On Sunday, I took a trip into Boston to see the Red Sox at Fenway for the first time in several years. The timing of my trip back east coincided with the opening weekend of the baseball season and my friend Mike drove down from Maine to join me.
There are endless ways in which technology has enhanced our lives. But Sunday was full of moments where that wasn't the case. Instead of paying for parking at a kiosk, there's a new "Pay by Phone" policy at the Alewife MBTA train station. All six kiosks were closed and a sign on each read, "Your experience has been upgraded." Dozens stared with mild annoyance at their phones trying to figure out how many logistical hoops they had to fill out before they could get on the train. Mike was the one taking the bullet for us since it was his electric car that was plugged into a charging station.
We got on the Red Line and headed into the city. As one expects on public transportation, phones dominated the hands of our fellow subway riders. Sometimes I miss the way people would half-notice each other in these situations. We transferred at Park Street and found ourselves among the BU students and the various citizens of Red Sox Nation. At Kenmore, we made our way above ground and strolled through the blustery chill to Fenway. Where was the familiar smell of sausages outside the park? Did I need an app for that?

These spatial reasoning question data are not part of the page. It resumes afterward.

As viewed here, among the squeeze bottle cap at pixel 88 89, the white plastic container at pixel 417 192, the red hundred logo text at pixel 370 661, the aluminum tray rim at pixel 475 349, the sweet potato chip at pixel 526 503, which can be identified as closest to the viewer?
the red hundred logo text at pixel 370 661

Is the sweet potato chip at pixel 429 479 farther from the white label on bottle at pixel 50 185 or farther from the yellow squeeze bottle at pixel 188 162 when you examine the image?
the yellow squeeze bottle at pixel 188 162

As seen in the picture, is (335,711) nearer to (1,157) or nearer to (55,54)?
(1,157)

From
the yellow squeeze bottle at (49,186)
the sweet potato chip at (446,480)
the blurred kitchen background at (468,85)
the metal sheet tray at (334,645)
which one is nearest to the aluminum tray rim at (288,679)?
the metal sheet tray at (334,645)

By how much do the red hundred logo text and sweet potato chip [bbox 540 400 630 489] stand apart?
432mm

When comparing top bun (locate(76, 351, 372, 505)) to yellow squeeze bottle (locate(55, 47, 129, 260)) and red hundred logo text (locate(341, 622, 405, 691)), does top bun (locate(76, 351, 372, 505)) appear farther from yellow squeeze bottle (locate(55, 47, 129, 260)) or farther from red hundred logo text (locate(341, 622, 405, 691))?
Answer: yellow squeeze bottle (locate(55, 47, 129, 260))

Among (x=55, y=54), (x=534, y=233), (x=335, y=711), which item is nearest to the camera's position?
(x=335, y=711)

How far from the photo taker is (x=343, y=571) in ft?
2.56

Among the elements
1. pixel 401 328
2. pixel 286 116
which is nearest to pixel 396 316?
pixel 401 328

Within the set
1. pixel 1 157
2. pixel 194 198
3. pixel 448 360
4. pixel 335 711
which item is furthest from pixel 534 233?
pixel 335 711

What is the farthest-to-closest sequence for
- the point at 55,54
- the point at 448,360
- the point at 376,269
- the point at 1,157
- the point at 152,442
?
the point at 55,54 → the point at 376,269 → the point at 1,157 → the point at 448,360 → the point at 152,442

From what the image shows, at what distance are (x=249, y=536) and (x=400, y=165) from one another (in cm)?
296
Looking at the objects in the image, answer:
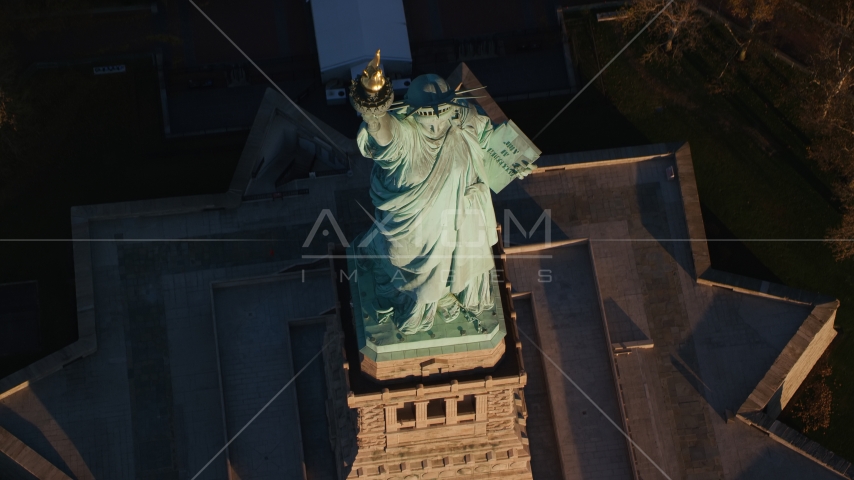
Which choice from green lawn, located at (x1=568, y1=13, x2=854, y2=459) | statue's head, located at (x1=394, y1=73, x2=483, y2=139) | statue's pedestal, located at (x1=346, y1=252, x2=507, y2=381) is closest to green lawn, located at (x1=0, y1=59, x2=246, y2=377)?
statue's pedestal, located at (x1=346, y1=252, x2=507, y2=381)

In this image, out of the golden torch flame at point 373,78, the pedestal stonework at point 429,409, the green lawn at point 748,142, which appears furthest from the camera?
the green lawn at point 748,142

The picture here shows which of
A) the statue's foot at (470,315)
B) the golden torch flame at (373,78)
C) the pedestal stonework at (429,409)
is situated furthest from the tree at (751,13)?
the golden torch flame at (373,78)

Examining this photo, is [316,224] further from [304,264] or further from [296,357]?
[296,357]

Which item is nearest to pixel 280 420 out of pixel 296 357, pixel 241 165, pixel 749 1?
pixel 296 357

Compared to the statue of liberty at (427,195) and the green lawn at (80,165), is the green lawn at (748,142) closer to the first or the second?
the green lawn at (80,165)

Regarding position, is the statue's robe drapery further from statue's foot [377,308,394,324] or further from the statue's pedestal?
the statue's pedestal

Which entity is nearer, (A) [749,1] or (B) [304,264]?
(B) [304,264]

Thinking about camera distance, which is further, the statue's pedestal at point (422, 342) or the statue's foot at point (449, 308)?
the statue's pedestal at point (422, 342)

I bought our tickets on StubHub. At the gate, the tickets wouldn't scan. Using the MLB Ballpark app is apparently now a requirement for entry, unless you print your tickets at home. Holding a paper ticket... why would you want that? I’d recently downloaded the Ballpark App but the tickets weren't showing up. After walking over to the completely empty Red Sox ticket office (a place that was always bustling in past Fenway trips) I was told by the lonely college-age employee to link another email to the Ballpark App. Our tickets finally showed up on my screen and we were admitted into the ancient ballpark. The marketing people at MLB have determined that every fan must download all of their apps. That's how MLB has chosen to fight our collective dwindling attention spans. Speed up the game and app-ify everything.

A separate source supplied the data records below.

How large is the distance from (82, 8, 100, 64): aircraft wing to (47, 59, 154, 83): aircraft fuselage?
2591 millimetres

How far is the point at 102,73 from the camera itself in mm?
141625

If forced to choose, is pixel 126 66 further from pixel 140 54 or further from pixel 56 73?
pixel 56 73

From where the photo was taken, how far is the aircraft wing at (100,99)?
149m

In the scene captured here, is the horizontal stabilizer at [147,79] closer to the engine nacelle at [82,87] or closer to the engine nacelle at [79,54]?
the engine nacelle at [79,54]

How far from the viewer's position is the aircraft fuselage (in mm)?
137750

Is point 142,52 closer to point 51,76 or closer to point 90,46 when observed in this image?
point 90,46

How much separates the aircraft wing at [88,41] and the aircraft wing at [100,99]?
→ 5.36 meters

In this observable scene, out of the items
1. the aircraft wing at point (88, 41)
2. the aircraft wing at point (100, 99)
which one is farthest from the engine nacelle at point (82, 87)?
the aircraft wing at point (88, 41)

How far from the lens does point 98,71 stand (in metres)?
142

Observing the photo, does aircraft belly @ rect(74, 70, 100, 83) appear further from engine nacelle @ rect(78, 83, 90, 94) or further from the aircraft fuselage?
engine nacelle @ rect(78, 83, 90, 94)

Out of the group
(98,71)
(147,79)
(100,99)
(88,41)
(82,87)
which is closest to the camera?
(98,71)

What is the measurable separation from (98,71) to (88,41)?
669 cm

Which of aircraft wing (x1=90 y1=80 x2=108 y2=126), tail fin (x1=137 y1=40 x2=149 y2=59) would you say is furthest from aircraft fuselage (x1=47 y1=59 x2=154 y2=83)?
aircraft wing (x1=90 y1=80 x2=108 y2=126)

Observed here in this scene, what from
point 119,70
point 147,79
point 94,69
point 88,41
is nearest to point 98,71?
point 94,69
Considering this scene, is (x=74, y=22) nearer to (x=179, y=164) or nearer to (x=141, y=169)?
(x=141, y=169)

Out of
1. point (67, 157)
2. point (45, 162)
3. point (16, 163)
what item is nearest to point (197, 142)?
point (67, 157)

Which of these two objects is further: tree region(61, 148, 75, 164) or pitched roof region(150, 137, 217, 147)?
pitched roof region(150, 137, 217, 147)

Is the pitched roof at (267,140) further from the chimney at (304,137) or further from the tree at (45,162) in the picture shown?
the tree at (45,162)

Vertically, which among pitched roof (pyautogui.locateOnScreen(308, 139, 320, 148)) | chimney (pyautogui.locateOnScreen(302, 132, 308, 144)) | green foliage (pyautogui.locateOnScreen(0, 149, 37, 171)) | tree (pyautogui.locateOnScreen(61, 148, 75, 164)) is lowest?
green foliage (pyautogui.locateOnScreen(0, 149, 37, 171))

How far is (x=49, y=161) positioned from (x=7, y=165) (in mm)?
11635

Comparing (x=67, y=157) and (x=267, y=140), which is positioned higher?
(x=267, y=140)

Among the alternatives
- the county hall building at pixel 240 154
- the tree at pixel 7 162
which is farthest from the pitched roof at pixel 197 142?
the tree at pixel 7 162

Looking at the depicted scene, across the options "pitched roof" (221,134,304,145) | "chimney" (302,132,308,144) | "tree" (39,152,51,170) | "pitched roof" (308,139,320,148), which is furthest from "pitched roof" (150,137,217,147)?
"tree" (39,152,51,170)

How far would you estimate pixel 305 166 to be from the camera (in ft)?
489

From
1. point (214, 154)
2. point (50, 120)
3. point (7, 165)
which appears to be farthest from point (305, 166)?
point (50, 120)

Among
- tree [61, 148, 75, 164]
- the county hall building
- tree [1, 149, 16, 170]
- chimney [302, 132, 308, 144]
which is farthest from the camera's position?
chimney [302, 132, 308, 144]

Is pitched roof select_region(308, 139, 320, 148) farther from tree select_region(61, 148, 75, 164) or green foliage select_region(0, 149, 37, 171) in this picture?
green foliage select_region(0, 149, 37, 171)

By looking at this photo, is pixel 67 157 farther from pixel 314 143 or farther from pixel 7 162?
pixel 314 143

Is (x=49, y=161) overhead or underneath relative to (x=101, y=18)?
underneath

We found our seats in the left-field grandstand, tucked up against the 37-foot-high Green Monster, hovering over the third-base line. It’s a majestic place to sit. The immensity of the wall framing your vision on the left and the expanse of green outfield grass with its checkerboard pattern. At one point a NESN cameraman came and took shots of the stadium from various angles.
The Sox scored single runs in the first three innings. The first on newcomer Masataka Yoshida's infield tapper. The second on Kike Hernandez's bomb over our heads into the Monster seats. The third on an Alex Verdugo line-drive single. Mike and I chatted over the game's surprisingly brisk pace. We reached the fifth inning before we knew it. Tanner Houck silenced the Orioles over those first four innings. Before the game started, I asked Mike if he thought Houck would make it out of the fourth. Houck has a biting slider which baffles righties, but he also seems to pitch without a worry. His mistakes get hammered. Tough to trust him. As the Orioles batted in the 5th, the diminutive Adam Frazier came to the plate and launched a drive just over the 380-foot sign in right field. Orioles star Cedric Mullins followed with a game-tying blast.

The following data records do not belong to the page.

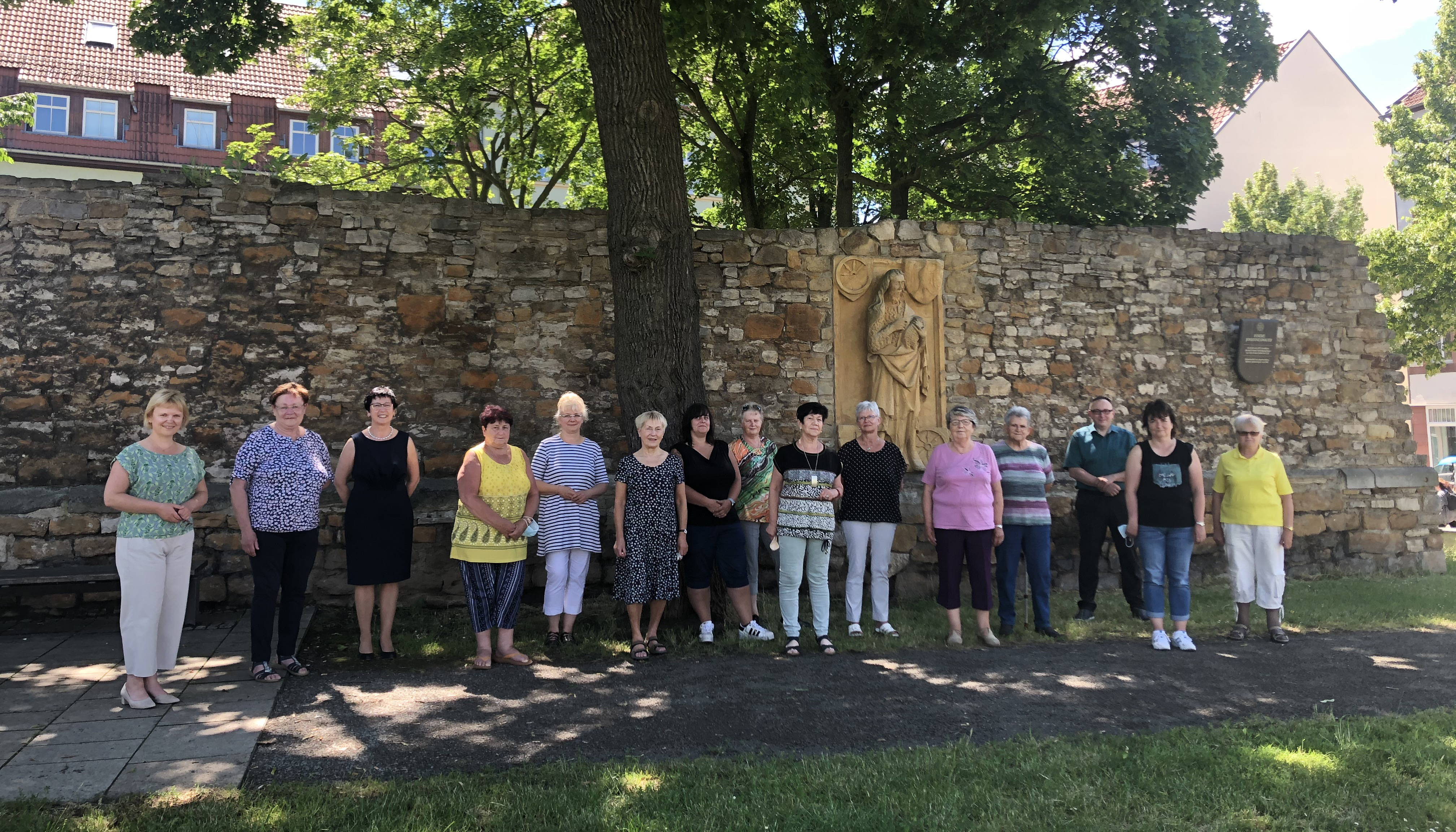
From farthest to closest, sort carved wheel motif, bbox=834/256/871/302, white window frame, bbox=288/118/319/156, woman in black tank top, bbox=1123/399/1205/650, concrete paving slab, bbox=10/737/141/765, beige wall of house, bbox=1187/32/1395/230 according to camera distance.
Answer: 1. white window frame, bbox=288/118/319/156
2. beige wall of house, bbox=1187/32/1395/230
3. carved wheel motif, bbox=834/256/871/302
4. woman in black tank top, bbox=1123/399/1205/650
5. concrete paving slab, bbox=10/737/141/765

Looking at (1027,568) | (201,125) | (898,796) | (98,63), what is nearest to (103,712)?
(898,796)

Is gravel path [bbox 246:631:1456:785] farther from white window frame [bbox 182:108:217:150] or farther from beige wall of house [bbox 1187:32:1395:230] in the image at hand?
white window frame [bbox 182:108:217:150]

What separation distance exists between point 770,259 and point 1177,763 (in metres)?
5.33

A father of three boys sat in the seats in front of us. The youngest was probably three and had no idea a baseball game was happening. He looked like the funny little kid with glasses from Jerry Maguire. At one point the kid dropped a nickel behind him and Mike picked it up and gave it back. Mike wanted to ask the little guy if he knew that the human head weighs eight pounds. Between innings, the dad bounced his three-year-old on his shoulders hoping to convince Orioles left-fielder Terrin Vavra to toss a ball up toward him. Holding one hand on his son's ankle, and on his third beer, I hoped this guy didn't get a ball thrown his way. I thought of my daughter back in California and of baseball games we’ll attend this summer in Oakland.
The Sox regained the lead in the bottom of the fifth with the new arrivals delivering in big moments. Yoshida's sacrifice fly to center and then Adam Duvall's hot weekend continued with a two-run single. Duvall's OPS after three games is 1.957. Something tells me he won't win the AL MVP, but we'll enjoy it while it lasts. Rookie Tristan Casas dropped his first hit and RBI of the year with an insurance-run single in the seventh and Alex Verdugo gave the Sox more breathing room in the eighth. As the icy breeze picked up again, Kaleb Ort finished the Orioles off in the ninth and we walked out of Fenway happy.
This Boston season is unlikely to end in a World Series title, but the Yoshida Era is off to a solid start, Duvall is channeling Dwight Evans for a few games, and if pitchers Garret Whitlock, Brayan Bello and James Paxton get healthy and manage to stay productive, there may be more reasons for optimism from this team than many expected. They won't score nine runs every game, but Red Sox fans, perhaps your experience has been upgraded from last season… at least for now.